Bride F1, Ichiban F1, Lavender Touch F1, Neon F1, Ping Tung Long, Prosperosa, Ripples and Zebra F1.  My rationale for planting these was mostly seed that was a few years old, or was slow or difficult last year.

Peppers:

Billy Goat, Bird, Bolivian Rainbow, Long Red Cayenne, Datil, Festival (dark leaf), Festival (light leaf), Filius Blue, Fish, Chinese Five Color, Gemstone, Ghost, Golden Habanero, Habanero, Hot Paper Lantern, Hungarian Hot Wax, Camille's Italian, Jalapeno M, Jamaican Hot Chocolate, Leslie's Anaheim, Little Nubian, Pretty in Purple, Pretty Purple, Purple Flash, Purple Robe, Red Habanero, Scotch Bonnet, Serrano, Skinny, Spectral, Tabasco, Trifetti, Variegata, Vietnamese Multicolor, Yellow Peter.  I chose these to start earlier because they are either slower growing ornamentals or chinense types (the Hab family are all very slow to get any size to them), or older seed.

Tomatoes:

Mexico Midget - because it always takes forever, or my seed doesn't germinate well....giving myself multiple chances of having decent seedlings early by starting early!

Other:

Cossack Pineapple ground cherry - which are also very slow growing early on.

Wish me luck!

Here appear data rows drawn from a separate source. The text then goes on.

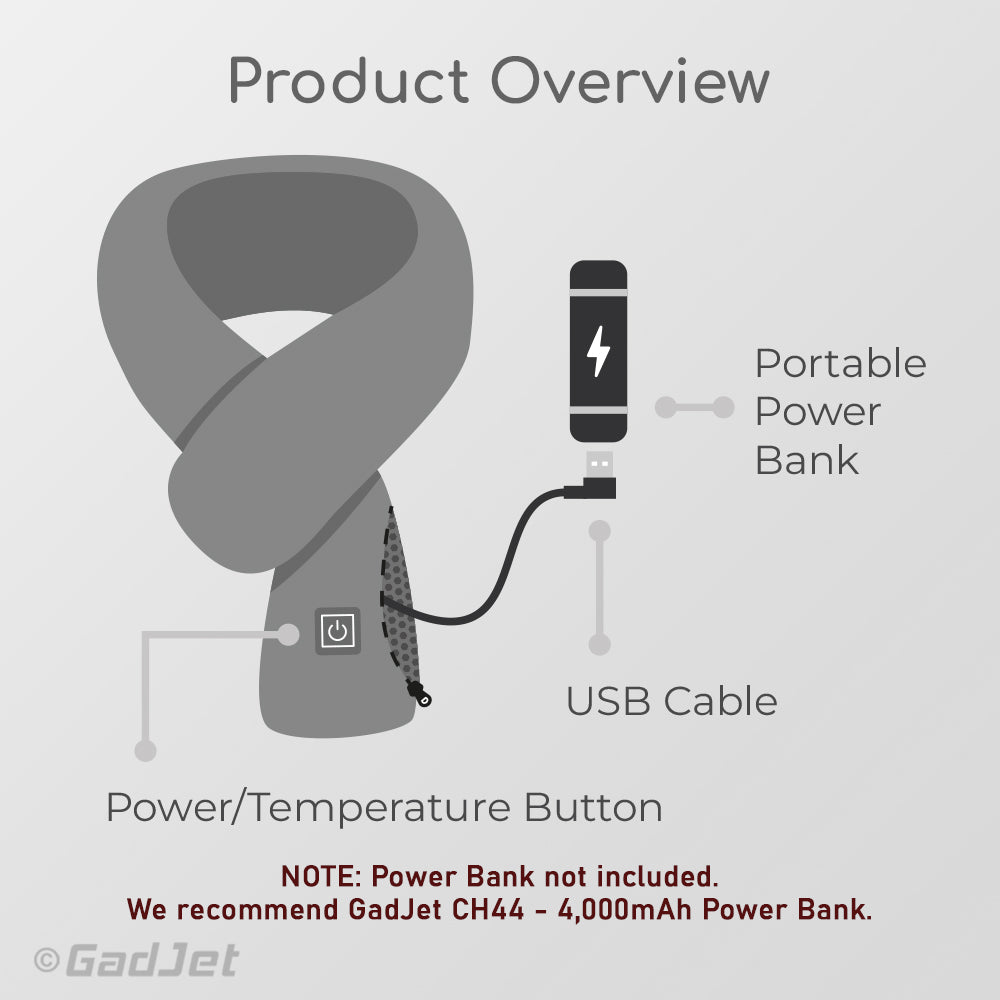 Product Overview

Portable Power Bank

USB Cable

Power/Temperature Button

NOTE: Power Bank not included.
We recommend GadJet CH44 - 4,000mAh Power Bank.

©GadJet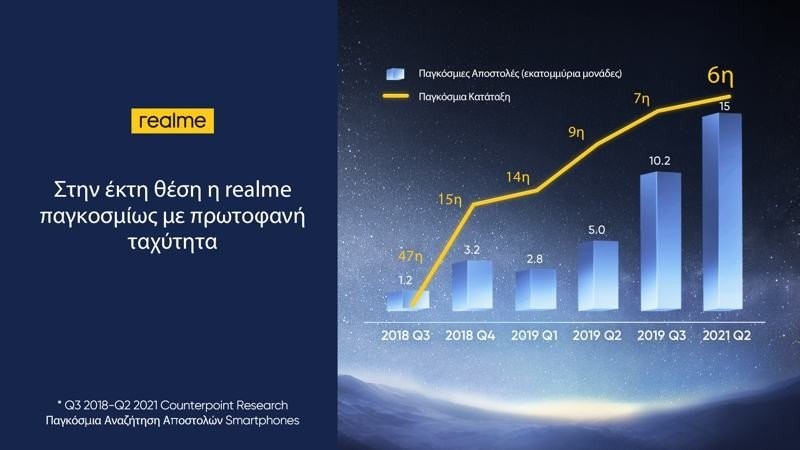 realme

Στην έκτη θέση η realme παγκοσμίως με πρωτοφανή ταχύτητα

* Q3 2018-Q2 2021 Counterpoint Research
Παγκόσμια Αναζήτηση Αποστολών Smartphones

Παγκόσμιες Αποστολές (εκατομμύρια μονάδες)
Παγκόσμια Κατάταξη

47η
15η
14η
9η
7η
6η

1.2
3.2
2.8
5.0
10.2
15

2018 Q3
2018 Q4
2019 Q1
2019 Q2
2019 Q3
2021 Q2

Updates to come....

 

 
 
Brutal!  Over the weekend I decided to get disciplined and delve in to the annual hot pepper seed saving extravaganza.  I've grown quite a few hot peppers in the past, but really outdid myself this year - there must be nearly 100 different plants out there in the driveway.   I have a better system this year - the plants are all numbered, so I went out with my basket, a pen, and a stack of coin envelopes - putting half a dozen or so hot peppers in each appropriately numbered envelope.  The tricky part was arranging them in the basket so that none fell out (of course, with the quarters so close in the driveway garden, I managed to kick the basket once....fortunately, only a few were jettisoned from their envelopes, hence hopelessly misidentified.  Off into the woods they went!).




This was also the first year using gloves, which rescued me from hours and days of intense pain.  The amount of pigment and capsacin that accumulates on the gloves, knife, cutting board, and counter is remarkable.  As is the variation of number of seeds, wall thickness, ease of extraction, and liquid content in each type of pepper.  Add to that the acrid fumes that fill the work area and it is quite sneezing, coughing, eye watering good fun!  The big surprise is the Fatalii cross that arose from one of my plantings.  Fatalii is a Habanero relative, but one of my seedlings had purplish foliage, indicating a cross.  The plant that resulted from this purple tinged seedling was a monster, 4 feet tall, well branched, with slender, 3 inch long colorful peppers (deep lavendar to yellow to orange to deep red, as they ripened) similar to a Thai type of pepper, and nothing like the wrinkled, bright orange fruit that Fatalii produces when in the pure state.  As I cut those slender red peppers I expected nothing worse than the typical capsacin aroma from C. annum varieties.  Imagine my surprise when the ripe fruity/cherry aroma and sneeze-inducing extreme heat of the Fatalii character filled the air!

Pepper seeds are easy to save from that point on - I loosely stack the just-extracted seeds on labeled paper plates, one type per plate.  Our dining room table is strewn with the piles of plates.  After a few days, I carefully separate the plates (a few seeds always get stuck to the bottom of the plates and care is needed to ensure they are released back to the correct plate!), use a business card to scrape the seeds apart and off of the plate and move them into a loose single layer.  After a few weeks of further drying, they are ready to be placed into air proof containers (plastic or glass vials), labeled, and readied for next growing season or sharing with others.